Without having to build a separate repeat function for each action, as described here: Confirm Zigbee Switch Automation and Retry Every X min on Fail

Not clear from your post whether HA shows the device as on or off.

It HA is aware of it’s actual state (ie still on having failed to turn off) there’s a custom integration which might help:

But Zigbee will have repeated the command many times already (and there should be an error in the log).

If HA thinks the device has successfully turned off, I’m not sure if there’s anything you can do about it.

Either way, you might be better off investigating why the device is failing.

I’ve been investigating this issue in detail.

When my back door is normally closed, everything works fine — the MESH network finds its way to the outdoor sensors without problems.

However, when the back door stays open for a longer period (which happens more often now with the warmer weather), the MESH network starts to “optimize” itself, finding a lower-resistance path through the open door. But once the door is closed again, that newly formed path collapses, and it takes quite a while before the network re-stabilizes.
This behavior repeats itself every time.

And yes — the door really does block the signal. Even WiFi barely reaches the outside when the door is shut.

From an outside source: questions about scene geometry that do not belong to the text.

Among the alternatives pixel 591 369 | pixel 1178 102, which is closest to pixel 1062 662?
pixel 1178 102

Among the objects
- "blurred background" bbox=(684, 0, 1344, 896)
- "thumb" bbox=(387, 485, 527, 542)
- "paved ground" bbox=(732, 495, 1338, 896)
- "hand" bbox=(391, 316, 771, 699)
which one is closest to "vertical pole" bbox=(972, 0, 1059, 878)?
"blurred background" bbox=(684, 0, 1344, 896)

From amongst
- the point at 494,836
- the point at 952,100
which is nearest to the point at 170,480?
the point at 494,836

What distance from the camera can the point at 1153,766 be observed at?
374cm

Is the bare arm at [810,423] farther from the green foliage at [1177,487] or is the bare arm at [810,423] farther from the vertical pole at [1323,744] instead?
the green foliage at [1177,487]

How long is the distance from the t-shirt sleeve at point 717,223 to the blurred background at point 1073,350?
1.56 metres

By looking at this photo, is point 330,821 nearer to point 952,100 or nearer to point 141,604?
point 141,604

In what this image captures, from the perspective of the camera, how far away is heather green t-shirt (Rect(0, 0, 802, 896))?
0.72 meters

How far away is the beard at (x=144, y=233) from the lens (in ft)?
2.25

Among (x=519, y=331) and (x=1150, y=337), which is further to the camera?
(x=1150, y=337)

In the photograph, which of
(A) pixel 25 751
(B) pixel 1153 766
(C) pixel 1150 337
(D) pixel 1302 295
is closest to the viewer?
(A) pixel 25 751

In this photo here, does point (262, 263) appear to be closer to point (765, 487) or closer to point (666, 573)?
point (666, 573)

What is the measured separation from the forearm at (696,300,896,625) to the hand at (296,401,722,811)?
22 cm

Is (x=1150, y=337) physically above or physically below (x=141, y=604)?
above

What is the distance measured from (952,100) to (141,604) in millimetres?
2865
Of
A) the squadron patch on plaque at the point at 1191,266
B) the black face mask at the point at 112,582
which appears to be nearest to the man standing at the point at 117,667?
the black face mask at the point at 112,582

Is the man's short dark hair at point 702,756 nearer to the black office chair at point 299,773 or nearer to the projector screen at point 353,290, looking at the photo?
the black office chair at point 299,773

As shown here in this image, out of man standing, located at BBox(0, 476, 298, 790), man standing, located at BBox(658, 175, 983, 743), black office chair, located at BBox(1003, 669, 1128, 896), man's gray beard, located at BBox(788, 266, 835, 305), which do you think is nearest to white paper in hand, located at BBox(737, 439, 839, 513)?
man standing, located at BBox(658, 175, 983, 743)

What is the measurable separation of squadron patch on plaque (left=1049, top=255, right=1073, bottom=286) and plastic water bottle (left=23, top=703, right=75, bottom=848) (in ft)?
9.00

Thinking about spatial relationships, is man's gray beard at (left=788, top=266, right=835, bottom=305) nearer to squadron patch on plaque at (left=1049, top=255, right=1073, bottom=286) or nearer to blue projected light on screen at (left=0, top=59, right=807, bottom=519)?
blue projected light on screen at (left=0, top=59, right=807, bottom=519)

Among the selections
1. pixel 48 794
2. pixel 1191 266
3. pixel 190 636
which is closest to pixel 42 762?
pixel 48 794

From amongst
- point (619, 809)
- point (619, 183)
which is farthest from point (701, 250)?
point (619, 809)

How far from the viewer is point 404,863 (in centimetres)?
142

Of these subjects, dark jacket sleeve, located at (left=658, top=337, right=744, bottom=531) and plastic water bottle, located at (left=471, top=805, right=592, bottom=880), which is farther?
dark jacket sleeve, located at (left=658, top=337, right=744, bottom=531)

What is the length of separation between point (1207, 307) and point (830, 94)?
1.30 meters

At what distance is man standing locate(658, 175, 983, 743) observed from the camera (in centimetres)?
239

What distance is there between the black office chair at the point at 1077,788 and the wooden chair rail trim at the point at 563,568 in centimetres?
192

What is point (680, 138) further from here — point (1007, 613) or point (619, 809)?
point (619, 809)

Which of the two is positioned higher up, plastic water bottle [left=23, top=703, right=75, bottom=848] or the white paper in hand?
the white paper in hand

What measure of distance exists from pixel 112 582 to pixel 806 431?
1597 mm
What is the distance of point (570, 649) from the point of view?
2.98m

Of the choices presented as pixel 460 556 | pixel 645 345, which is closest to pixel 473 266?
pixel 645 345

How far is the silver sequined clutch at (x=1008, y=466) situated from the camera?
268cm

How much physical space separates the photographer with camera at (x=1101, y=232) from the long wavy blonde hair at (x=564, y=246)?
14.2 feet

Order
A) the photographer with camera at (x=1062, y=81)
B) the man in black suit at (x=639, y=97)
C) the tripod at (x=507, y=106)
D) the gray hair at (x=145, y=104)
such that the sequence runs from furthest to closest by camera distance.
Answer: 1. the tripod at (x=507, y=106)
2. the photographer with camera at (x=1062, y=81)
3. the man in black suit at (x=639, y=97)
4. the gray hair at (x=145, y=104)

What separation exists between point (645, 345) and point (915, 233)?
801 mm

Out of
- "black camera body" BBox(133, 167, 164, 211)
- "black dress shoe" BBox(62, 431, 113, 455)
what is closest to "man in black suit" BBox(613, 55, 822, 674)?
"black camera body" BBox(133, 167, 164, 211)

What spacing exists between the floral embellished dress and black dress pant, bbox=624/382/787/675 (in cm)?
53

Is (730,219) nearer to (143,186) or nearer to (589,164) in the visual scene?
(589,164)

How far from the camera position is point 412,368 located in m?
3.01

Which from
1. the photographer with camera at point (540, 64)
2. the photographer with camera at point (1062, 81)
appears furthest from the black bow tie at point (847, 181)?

What I’d like to have is some kind of queue or retry mechanism.
Because what happens now is: I turn off the light when I go to bed, but the next morning the light is still on — the command was lost due to the temporary mesh failure.

What I’ve been experimenting with:

I’m playing around with checking service call events like this:

alias: Check lamp status after command
trigger:
  - platform: event
    event_type: call_service
    event_data:
      domain: light
      service: turn_on
  - platform: event
    event_type: call_service
    event_data:
      domain: light
      service: turn_off

When a light’s status is changed, this event (trigger.event.data) returns something like:

{'domain': 'light', 'service': 'turn_on', 'service_data': {'entity_id': 'light.tz3000skuggeg3ts0012'}}

So in theory, you could check if light.tz3000skuggeg3ts0012 is still OFF two minutes after the ON command, and if so, send the ON command again.
I just don’t know if there’s a cleaner way to access this — or whether Home Assistant splits commands like Bash or Python does. Or would I need to handle this in JavaScript?